Content starts

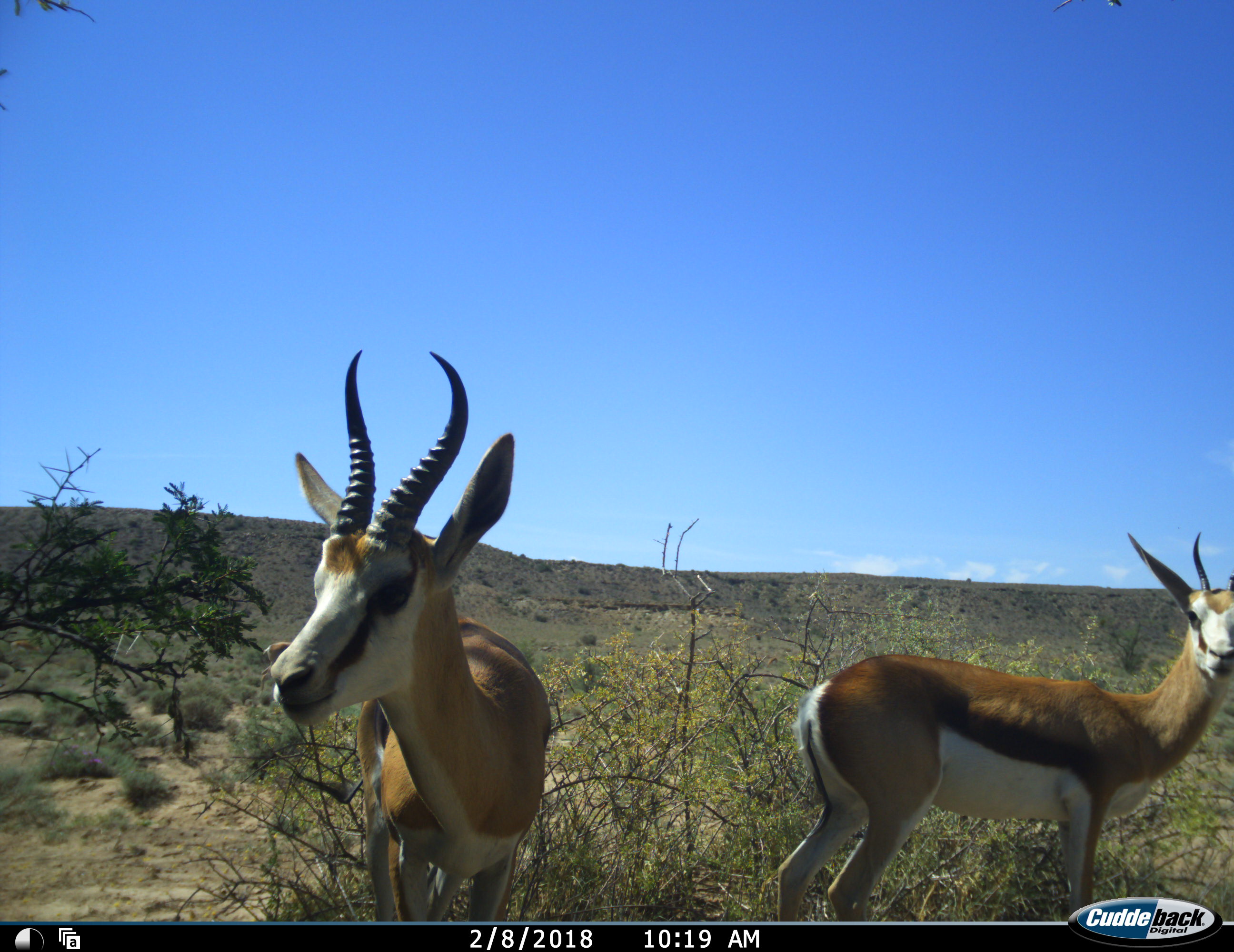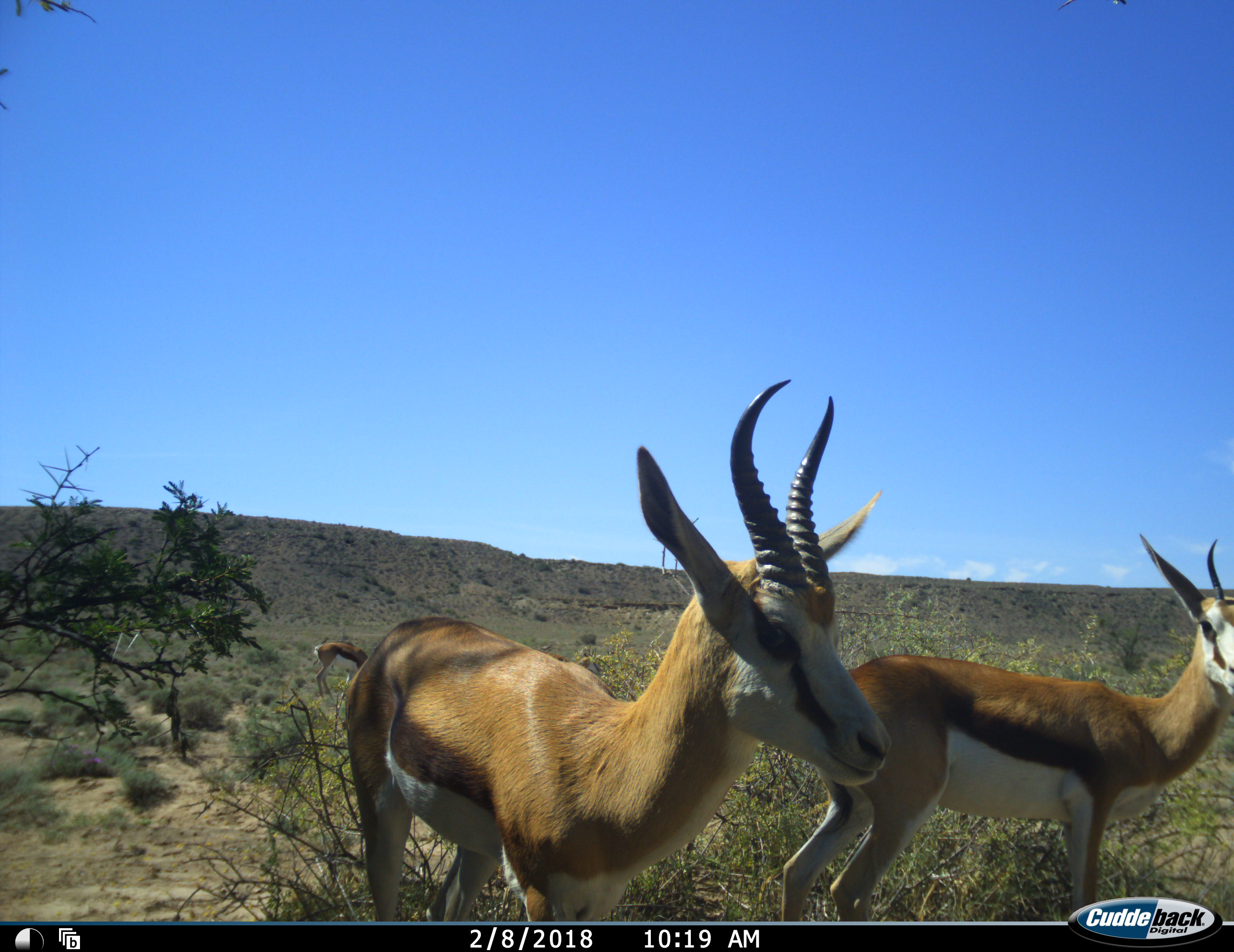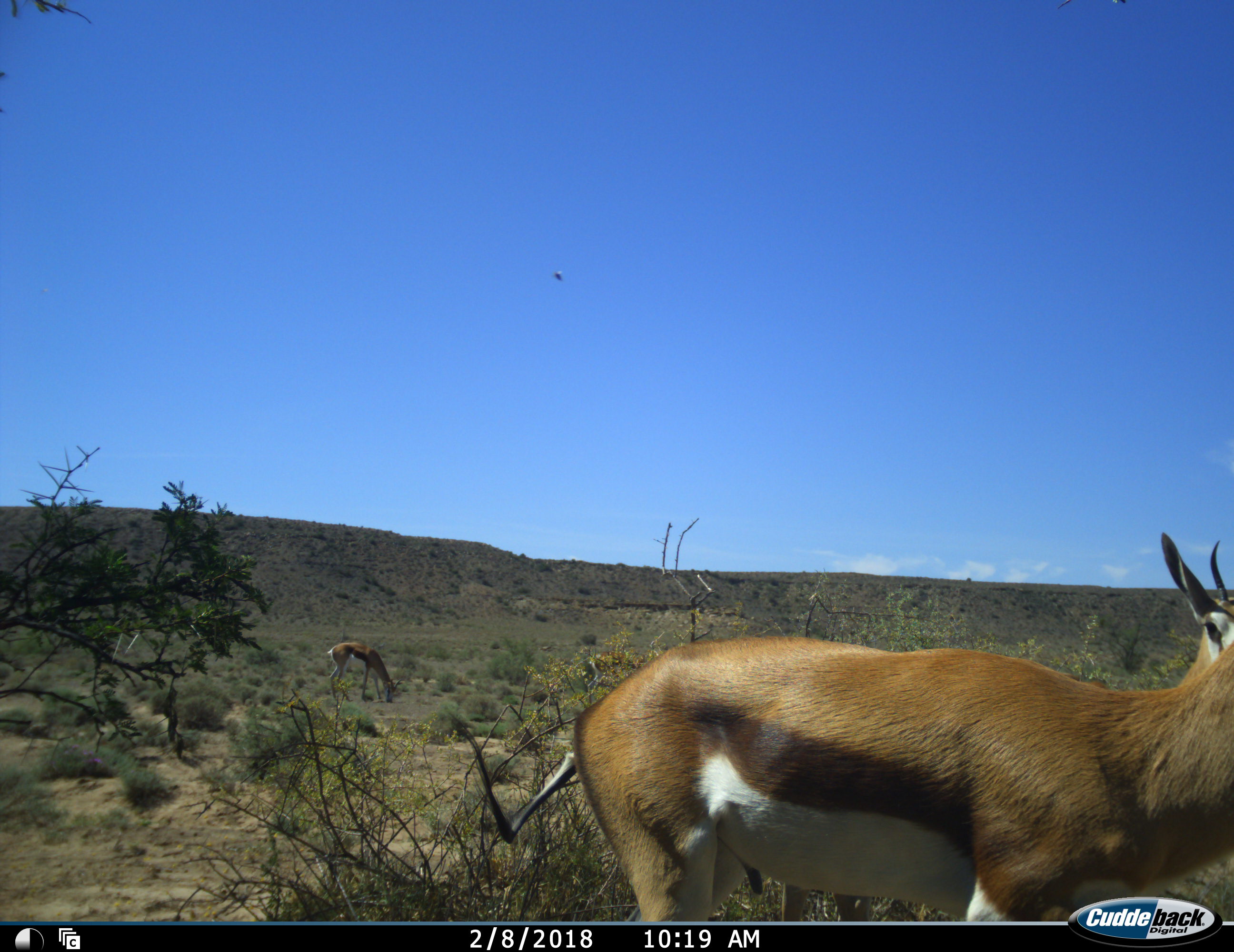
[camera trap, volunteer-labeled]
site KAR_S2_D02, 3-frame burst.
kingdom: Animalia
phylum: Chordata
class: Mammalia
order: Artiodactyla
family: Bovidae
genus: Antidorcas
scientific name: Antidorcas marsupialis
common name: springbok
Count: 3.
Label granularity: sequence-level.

Content ends

Look for the line with "site KAR_S2_D02, 3-frame burst." in the listing above. Print it and each later line exactly, ending with the last line.

● **Solution**
site KAR_S2_D02, 3-frame burst.
kingdom: Animalia
phylum: Chordata
class: Mammalia
order: Artiodactyla
family: Bovidae
genus: Antidorcas
scientific name: Antidorcas marsupialis
common name: springbok
Count: 3.
Label granularity: sequence-level.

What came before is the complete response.